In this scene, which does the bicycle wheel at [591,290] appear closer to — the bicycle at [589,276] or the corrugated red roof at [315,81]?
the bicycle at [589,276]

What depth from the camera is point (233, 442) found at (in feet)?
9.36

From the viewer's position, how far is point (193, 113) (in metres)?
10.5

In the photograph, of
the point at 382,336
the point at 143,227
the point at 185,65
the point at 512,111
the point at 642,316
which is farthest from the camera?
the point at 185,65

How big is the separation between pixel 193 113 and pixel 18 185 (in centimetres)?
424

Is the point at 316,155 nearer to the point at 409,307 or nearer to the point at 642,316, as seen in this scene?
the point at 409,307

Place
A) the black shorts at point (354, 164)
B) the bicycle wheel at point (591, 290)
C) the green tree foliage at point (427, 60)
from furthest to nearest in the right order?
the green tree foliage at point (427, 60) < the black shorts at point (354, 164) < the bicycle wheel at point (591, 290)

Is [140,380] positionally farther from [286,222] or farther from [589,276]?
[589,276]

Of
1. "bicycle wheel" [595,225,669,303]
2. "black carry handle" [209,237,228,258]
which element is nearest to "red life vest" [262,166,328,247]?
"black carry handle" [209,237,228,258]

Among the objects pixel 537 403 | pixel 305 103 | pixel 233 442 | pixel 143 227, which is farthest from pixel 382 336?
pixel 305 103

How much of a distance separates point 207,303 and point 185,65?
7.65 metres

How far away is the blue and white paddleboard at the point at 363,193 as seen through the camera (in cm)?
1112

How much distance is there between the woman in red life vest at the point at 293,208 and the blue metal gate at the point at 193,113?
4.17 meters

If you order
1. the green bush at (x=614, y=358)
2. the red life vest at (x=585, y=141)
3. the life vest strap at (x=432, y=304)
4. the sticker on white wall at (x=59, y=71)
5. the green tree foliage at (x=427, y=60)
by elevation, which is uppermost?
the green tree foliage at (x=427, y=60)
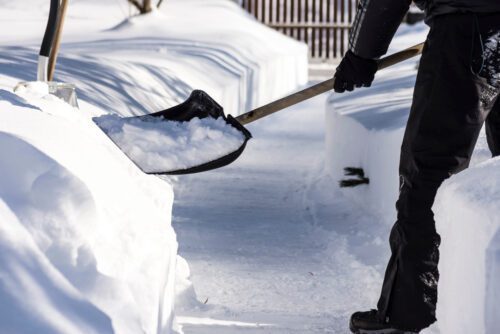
○ ○ ○ ○ ○ ○ ○
* [Énoncé détaillé] Reproduisez tel quel le passage des entrées qui s'ouvre sur la ligne contenant « If you order » et se termine à la fin des entrées, les deux bornes comprises. Laissez les images de côté dans votre réponse.

* [Réponse attendue]
If you order
1. the green bush at (x=614, y=358)
2. the red life vest at (x=585, y=141)
3. the life vest strap at (x=432, y=304)
4. the sticker on white wall at (x=59, y=71)
5. the green tree foliage at (x=427, y=60)
by elevation, which is uppermost?
the green tree foliage at (x=427, y=60)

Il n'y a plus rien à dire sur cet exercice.